Final answer:
Without additional data (specifically the temperature and the vapor pressure of each component), it's not possible to accurately calculate the pressure at which 30% of the vapor will liquefy in an ideal solution of A and B, as it requires application of Raoult's Law and possibly the Clausius-Clapeyron equation.
Step-by-step explanation:
The student's question pertains to the physical chemistry concept of vapor-liquid equilibrium in an ideal solution.

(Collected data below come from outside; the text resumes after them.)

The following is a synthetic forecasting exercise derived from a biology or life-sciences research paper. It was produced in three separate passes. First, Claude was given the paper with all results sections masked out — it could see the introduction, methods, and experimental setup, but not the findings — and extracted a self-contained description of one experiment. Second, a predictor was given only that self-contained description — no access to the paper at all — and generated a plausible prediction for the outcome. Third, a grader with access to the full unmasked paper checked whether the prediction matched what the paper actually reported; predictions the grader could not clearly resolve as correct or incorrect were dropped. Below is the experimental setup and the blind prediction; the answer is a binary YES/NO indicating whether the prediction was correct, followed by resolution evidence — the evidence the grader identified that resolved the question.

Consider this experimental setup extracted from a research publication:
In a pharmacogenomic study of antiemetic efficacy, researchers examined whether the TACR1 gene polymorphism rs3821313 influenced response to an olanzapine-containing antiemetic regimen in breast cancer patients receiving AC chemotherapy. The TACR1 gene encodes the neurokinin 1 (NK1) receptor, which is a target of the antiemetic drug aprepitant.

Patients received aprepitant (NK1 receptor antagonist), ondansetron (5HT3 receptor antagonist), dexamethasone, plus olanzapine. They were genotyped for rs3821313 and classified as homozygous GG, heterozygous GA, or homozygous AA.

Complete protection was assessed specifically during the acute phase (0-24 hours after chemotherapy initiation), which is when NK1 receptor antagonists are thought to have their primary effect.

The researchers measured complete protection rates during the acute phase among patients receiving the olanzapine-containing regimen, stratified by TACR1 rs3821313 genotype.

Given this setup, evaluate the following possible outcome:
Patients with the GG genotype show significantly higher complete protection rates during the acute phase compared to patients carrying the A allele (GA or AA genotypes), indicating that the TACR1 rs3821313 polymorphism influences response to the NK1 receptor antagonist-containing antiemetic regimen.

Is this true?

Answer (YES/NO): YES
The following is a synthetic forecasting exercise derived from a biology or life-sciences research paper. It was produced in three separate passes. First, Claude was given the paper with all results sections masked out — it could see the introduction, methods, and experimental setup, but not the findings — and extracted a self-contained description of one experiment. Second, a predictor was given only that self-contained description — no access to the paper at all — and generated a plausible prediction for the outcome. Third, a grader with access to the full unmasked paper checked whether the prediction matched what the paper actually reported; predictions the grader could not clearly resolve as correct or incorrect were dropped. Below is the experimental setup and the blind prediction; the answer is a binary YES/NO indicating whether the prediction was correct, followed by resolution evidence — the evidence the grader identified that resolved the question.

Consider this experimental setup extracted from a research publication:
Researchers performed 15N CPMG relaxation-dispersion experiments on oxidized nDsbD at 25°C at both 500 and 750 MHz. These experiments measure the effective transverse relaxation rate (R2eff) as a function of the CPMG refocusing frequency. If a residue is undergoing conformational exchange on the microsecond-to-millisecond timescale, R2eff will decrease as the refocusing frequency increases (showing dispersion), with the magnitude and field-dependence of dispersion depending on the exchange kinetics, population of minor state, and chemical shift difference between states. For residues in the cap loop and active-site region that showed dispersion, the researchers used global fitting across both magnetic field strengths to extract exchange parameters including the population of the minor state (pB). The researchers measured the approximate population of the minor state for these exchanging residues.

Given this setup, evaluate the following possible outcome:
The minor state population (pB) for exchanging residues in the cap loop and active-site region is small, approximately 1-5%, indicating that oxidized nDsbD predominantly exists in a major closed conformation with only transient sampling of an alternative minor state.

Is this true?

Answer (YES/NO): YES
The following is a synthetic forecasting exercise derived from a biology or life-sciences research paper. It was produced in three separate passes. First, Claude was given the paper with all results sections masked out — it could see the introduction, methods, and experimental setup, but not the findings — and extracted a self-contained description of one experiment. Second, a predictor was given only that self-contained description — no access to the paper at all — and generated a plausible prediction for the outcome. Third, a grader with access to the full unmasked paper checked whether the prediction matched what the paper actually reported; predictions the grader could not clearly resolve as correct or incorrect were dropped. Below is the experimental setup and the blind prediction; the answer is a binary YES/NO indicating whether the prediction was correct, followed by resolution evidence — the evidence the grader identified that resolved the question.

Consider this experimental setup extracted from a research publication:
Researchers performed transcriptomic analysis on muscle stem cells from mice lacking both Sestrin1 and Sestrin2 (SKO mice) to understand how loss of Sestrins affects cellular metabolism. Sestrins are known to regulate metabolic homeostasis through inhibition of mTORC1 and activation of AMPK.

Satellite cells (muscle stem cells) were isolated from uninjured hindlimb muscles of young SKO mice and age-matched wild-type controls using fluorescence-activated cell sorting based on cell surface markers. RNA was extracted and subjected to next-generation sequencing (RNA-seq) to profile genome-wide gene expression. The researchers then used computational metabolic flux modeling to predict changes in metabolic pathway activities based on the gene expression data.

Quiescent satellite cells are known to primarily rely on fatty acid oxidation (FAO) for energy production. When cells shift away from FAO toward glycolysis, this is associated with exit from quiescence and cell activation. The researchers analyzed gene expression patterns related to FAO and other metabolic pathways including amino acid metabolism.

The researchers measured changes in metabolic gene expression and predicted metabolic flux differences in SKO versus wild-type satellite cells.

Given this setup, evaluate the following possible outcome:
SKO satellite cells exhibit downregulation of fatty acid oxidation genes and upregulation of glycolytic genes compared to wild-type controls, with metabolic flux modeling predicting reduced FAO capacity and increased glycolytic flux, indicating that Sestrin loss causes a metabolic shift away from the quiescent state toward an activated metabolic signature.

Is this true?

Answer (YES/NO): NO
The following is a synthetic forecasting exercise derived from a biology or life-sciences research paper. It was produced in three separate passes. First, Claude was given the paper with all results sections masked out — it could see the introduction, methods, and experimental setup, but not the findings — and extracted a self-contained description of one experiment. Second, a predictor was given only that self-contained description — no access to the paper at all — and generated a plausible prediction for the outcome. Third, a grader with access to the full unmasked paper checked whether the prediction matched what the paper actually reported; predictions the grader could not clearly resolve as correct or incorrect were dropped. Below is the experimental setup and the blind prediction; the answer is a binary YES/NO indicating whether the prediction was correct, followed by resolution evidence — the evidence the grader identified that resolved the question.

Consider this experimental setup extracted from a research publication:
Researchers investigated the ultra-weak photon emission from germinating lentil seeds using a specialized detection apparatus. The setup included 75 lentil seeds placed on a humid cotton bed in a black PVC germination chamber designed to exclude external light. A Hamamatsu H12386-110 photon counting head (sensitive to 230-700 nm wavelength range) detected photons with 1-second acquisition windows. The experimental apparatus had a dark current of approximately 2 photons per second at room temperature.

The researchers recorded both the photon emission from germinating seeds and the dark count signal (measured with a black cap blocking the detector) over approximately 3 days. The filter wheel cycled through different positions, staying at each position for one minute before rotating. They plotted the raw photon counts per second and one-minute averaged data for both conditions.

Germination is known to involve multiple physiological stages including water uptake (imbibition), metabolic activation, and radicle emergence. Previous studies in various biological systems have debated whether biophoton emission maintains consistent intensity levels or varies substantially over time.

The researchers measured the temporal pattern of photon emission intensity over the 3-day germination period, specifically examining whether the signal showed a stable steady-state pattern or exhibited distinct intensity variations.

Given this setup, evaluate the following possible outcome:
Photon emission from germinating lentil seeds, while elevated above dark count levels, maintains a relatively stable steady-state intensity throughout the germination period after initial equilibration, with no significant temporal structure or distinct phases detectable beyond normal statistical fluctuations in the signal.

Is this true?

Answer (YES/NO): NO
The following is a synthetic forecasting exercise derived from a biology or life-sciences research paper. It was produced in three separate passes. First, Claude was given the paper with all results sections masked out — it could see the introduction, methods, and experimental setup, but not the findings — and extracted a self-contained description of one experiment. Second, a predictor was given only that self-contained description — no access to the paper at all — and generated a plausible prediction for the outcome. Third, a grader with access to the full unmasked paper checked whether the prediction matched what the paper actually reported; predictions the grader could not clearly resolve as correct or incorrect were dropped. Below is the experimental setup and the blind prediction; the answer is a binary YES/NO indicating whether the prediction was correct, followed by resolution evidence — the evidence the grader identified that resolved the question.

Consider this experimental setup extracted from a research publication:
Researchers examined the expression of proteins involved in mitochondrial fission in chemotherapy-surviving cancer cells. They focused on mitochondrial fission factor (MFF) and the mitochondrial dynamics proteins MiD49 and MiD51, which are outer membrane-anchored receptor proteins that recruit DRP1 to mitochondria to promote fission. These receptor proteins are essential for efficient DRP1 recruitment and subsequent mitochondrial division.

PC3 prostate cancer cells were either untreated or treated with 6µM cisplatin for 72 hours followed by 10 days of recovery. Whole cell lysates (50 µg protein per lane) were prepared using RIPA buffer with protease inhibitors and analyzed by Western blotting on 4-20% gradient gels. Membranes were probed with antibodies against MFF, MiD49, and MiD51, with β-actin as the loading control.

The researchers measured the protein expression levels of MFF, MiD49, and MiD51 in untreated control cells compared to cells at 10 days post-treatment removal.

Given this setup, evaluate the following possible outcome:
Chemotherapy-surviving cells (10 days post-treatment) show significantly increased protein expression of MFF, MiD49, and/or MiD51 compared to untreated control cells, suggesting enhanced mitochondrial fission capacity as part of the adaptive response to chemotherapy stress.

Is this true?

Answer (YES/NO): YES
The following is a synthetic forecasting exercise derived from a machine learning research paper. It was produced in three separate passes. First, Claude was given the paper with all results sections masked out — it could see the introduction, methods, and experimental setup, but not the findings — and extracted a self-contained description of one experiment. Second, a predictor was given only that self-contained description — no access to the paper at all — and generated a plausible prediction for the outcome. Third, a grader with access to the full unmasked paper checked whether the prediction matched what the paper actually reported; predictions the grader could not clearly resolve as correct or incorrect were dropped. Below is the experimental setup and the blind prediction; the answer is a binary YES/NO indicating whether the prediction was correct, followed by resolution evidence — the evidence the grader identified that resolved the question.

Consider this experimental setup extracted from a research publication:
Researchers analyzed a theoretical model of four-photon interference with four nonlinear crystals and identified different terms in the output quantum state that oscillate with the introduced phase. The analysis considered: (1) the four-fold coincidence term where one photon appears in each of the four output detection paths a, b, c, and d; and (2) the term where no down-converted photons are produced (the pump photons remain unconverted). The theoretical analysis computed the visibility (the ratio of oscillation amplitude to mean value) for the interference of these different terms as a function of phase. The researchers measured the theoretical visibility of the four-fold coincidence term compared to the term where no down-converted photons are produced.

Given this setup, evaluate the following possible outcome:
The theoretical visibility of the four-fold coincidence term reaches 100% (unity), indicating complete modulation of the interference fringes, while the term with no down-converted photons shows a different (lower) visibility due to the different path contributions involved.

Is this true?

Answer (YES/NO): YES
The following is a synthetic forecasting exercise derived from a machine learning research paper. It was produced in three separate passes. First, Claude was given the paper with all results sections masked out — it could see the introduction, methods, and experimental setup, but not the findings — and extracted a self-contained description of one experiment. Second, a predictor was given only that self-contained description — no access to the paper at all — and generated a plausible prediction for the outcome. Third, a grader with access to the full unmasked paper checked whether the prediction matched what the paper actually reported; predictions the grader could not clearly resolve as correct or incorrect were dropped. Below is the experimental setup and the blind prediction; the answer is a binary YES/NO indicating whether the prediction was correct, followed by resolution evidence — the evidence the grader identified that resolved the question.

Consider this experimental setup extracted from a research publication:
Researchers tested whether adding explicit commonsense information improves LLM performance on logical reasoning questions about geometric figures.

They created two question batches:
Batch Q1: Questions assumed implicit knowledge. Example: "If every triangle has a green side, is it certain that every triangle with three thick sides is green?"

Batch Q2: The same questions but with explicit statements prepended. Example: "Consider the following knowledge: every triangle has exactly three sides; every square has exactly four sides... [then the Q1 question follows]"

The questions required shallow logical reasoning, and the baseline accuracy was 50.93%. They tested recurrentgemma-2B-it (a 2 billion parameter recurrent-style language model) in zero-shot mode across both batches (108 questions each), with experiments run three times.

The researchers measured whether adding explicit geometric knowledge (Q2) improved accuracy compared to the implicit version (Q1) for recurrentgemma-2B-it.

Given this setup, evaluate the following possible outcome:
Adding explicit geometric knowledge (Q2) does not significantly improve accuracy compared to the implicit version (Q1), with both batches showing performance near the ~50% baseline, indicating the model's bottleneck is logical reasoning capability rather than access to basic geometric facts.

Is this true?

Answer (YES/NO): NO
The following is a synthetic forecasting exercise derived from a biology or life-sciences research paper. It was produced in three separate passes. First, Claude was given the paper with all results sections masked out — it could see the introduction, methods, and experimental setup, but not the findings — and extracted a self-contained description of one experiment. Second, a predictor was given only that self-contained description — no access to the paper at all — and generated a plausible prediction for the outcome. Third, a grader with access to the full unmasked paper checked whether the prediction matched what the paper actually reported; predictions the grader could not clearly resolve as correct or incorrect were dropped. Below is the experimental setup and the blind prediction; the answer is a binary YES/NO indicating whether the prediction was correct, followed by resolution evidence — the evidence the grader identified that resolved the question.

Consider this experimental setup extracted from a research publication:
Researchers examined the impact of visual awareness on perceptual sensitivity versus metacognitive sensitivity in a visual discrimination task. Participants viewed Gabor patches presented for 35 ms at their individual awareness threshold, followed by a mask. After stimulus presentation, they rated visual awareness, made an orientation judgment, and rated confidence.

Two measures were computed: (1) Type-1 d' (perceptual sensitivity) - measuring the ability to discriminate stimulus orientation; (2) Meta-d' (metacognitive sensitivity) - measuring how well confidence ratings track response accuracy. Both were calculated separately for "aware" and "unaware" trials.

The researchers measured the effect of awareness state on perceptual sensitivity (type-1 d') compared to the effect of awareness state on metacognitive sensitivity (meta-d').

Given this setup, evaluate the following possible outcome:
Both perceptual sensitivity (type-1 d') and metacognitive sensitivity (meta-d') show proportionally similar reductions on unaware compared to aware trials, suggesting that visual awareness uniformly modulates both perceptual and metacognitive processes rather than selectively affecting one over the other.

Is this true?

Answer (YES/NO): NO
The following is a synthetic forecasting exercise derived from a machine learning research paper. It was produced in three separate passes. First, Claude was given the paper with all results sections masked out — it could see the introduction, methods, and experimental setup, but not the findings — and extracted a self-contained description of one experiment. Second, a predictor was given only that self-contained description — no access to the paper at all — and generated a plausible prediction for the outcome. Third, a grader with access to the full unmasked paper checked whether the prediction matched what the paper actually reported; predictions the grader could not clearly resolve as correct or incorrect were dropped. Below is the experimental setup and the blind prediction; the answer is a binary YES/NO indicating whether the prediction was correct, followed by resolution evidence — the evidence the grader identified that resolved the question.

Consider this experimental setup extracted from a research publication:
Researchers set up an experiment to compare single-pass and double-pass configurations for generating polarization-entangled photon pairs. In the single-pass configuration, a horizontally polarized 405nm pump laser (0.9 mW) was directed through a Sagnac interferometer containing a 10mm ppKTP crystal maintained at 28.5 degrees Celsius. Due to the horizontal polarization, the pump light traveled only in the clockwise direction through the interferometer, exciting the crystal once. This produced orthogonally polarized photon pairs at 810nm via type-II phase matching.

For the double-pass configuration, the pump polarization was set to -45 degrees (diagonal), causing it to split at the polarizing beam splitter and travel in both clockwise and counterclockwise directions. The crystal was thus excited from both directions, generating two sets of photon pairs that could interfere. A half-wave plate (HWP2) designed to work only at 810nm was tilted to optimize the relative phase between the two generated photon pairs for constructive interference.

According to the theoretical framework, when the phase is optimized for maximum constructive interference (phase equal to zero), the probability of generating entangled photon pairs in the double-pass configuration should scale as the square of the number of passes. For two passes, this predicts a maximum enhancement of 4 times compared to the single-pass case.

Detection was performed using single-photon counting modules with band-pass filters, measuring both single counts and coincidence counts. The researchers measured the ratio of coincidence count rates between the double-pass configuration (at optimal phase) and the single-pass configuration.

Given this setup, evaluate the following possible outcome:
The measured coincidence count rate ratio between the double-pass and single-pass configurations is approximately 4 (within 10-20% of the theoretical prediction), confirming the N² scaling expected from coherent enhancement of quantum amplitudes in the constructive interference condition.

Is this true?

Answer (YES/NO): NO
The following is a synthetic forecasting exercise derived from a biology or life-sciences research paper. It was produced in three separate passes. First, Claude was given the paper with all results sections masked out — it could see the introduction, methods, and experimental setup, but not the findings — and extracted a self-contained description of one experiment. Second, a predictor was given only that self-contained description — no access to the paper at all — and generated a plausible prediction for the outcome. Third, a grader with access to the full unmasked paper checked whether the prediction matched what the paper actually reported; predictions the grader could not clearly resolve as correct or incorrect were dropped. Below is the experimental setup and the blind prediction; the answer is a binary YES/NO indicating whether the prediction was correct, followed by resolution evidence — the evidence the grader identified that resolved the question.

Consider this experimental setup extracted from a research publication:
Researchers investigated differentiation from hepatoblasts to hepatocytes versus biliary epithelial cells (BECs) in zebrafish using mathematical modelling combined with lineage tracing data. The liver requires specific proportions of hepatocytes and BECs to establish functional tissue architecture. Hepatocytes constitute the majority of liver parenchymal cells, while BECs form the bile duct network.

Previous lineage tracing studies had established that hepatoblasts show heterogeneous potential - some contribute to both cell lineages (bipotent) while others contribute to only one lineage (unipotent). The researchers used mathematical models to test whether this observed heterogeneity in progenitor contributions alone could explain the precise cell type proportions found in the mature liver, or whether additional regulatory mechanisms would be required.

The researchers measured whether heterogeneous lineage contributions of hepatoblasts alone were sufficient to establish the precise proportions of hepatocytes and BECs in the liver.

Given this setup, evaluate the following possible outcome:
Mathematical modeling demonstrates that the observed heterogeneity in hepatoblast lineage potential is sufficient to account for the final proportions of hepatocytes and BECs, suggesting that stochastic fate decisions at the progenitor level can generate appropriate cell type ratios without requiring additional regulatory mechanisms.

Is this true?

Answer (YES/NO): YES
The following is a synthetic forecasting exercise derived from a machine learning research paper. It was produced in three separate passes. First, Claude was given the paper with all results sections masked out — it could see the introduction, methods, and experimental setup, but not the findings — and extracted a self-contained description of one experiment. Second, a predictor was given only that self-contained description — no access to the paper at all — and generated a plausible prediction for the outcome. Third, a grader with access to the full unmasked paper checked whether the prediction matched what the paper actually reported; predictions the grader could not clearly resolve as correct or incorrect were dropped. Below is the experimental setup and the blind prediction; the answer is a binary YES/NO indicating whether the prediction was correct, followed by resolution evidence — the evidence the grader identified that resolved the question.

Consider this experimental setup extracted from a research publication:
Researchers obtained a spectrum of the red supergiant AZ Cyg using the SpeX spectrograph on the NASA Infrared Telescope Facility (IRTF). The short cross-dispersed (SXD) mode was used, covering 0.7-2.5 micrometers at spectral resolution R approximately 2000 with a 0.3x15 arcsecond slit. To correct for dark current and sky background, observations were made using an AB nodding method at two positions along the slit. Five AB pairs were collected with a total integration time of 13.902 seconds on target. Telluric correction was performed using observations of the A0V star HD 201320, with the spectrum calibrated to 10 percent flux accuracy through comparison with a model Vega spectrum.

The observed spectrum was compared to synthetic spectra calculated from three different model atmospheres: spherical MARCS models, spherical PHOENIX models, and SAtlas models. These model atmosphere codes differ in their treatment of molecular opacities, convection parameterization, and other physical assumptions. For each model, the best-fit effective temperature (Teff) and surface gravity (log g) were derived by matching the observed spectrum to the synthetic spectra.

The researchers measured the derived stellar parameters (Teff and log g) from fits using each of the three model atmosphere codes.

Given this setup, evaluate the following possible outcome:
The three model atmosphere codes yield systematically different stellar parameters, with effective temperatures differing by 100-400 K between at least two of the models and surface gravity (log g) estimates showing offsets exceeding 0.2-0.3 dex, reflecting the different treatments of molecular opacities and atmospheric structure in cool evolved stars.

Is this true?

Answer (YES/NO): NO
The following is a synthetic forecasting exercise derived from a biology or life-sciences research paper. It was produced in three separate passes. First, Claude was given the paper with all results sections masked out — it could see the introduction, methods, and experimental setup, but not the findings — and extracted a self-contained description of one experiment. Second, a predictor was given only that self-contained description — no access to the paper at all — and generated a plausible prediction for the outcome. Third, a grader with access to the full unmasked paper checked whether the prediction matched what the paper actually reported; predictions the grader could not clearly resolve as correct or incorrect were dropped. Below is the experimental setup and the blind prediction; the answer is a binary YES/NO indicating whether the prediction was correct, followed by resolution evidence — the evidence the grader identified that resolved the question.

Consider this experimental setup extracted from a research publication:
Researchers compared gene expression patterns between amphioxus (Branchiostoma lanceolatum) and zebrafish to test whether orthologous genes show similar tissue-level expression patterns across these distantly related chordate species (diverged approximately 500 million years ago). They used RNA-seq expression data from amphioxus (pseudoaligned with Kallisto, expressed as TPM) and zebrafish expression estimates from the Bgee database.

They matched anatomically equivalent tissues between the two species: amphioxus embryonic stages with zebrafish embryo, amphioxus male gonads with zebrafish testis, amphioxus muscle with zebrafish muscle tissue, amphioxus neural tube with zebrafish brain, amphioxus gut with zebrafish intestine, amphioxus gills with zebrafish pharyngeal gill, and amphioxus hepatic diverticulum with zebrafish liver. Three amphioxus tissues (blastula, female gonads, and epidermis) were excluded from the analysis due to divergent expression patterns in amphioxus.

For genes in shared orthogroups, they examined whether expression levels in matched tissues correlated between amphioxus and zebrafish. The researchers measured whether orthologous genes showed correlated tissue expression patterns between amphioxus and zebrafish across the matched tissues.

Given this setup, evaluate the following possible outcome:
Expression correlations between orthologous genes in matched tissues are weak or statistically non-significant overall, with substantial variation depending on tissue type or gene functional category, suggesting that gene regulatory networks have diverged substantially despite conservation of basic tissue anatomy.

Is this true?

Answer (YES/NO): NO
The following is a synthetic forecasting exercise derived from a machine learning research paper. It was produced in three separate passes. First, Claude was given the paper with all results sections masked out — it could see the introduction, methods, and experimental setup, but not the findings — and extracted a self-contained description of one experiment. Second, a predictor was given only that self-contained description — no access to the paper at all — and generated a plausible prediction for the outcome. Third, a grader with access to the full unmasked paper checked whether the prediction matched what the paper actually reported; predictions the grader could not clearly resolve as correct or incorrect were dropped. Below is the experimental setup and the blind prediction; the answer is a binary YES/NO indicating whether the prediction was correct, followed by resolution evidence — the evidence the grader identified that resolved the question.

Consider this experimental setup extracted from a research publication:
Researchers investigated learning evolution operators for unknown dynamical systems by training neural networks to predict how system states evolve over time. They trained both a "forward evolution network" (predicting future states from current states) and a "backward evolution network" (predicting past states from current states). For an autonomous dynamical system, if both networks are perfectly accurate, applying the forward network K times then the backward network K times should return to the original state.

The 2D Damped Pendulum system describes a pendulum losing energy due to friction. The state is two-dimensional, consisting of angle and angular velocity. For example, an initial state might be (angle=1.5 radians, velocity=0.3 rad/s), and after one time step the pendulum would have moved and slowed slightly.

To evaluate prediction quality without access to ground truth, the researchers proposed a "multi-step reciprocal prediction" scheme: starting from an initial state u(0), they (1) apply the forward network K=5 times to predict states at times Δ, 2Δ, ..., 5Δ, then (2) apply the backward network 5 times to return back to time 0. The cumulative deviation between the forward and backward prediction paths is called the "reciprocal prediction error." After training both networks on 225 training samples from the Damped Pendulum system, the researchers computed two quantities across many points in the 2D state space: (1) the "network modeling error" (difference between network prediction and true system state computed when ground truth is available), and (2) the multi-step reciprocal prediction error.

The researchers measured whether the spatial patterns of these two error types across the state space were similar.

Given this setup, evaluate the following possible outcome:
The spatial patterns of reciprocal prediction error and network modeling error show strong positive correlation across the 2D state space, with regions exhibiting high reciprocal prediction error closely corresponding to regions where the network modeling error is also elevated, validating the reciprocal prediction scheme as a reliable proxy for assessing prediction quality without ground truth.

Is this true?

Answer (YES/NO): YES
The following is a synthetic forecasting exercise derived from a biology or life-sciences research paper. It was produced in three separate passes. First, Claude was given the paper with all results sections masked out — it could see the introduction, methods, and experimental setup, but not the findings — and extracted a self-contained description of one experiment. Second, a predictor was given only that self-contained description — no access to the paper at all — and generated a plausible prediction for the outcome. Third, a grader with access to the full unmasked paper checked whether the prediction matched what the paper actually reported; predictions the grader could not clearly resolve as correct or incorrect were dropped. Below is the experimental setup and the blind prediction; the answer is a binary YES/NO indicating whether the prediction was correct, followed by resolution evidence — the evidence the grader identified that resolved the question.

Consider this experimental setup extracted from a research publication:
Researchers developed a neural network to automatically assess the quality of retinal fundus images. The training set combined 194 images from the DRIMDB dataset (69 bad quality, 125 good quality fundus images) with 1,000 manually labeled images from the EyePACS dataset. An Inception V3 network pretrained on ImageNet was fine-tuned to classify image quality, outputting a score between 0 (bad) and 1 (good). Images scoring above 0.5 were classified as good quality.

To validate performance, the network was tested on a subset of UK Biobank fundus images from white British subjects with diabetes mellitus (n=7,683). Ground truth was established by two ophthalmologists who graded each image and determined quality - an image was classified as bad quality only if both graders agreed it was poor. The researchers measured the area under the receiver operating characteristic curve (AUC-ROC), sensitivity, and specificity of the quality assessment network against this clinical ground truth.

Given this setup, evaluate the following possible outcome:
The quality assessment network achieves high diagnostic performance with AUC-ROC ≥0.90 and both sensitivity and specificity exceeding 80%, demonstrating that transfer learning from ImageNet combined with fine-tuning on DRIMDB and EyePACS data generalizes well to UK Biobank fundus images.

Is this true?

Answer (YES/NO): NO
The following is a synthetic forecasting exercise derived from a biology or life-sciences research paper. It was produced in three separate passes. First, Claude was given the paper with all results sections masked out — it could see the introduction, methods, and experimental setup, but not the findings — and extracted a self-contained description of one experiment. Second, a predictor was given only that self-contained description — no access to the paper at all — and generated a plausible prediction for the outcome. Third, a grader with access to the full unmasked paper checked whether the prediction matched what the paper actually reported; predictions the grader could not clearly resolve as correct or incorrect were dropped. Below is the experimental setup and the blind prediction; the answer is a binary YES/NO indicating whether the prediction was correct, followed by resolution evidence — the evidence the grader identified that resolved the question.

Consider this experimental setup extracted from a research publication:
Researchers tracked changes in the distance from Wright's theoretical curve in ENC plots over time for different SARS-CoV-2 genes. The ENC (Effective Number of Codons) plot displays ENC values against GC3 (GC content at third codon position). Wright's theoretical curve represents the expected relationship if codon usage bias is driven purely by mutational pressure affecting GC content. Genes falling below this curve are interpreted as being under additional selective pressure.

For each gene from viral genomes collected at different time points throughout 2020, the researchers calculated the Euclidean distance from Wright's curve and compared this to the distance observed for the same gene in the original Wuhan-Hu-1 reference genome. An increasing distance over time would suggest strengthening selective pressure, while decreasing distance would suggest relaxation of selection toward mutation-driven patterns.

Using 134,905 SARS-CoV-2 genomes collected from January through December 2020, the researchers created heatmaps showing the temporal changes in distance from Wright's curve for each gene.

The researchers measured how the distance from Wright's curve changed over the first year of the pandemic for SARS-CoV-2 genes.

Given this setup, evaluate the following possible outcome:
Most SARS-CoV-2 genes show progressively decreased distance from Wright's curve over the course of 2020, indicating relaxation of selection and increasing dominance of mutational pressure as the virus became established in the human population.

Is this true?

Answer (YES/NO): NO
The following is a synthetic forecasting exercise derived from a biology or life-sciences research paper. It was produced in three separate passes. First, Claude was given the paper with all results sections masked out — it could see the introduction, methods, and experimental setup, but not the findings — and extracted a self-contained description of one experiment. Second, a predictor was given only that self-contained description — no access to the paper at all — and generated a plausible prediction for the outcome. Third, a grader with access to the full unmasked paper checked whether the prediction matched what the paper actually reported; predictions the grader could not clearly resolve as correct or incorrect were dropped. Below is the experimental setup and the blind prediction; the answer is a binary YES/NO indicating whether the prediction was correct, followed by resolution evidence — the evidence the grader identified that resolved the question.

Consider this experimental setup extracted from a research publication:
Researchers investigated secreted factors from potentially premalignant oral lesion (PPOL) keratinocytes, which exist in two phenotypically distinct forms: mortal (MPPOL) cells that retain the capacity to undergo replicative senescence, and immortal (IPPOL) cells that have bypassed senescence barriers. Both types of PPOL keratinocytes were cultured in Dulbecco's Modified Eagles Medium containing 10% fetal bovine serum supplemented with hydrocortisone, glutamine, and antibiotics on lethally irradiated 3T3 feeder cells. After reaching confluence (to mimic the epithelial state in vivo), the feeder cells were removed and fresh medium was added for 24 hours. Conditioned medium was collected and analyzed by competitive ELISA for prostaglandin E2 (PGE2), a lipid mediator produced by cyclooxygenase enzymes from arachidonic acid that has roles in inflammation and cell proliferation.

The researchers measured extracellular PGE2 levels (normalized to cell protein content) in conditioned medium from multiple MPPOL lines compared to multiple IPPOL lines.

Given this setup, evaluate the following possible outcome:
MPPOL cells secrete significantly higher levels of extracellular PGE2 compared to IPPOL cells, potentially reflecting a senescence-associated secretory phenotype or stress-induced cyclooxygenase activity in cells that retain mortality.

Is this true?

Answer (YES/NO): YES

The scenario given involves a cylinder and piston arrangement with a mixture of vapors of two substances, A and B. Initially, the vapor pressures of A and B combined equal 300 torr. The student is asking for the pressure at which 30% of the total amount of vapor present will liquefy.
To find the pressure at which a certain fraction of an ideal gas mixture liquefies, we must take into account Raoult's Law. Raoult's Law states that the partial pressure of each component in an ideal solution is directly proportional to its mole fraction. However, it is necessary to have information about the conditions at which the liquids form: the temperature and the vapor pressure of each component at that temperature.
Giving a specific pressure without the aforementioned data would be speculative. Instead, we can discuss the general approach. If 30% of the vapor is to become liquid, we should withdraw heat from the system at constant temperature until the reduced vapor pressure corresponds to this new state. The Clausius-Clapeyron equation may be used when dealing with phase changes to relate the pressure of the system to the temperature and the heat of vaporization. Nevertheless, the specific data required to perform these calculations are not provided in the question.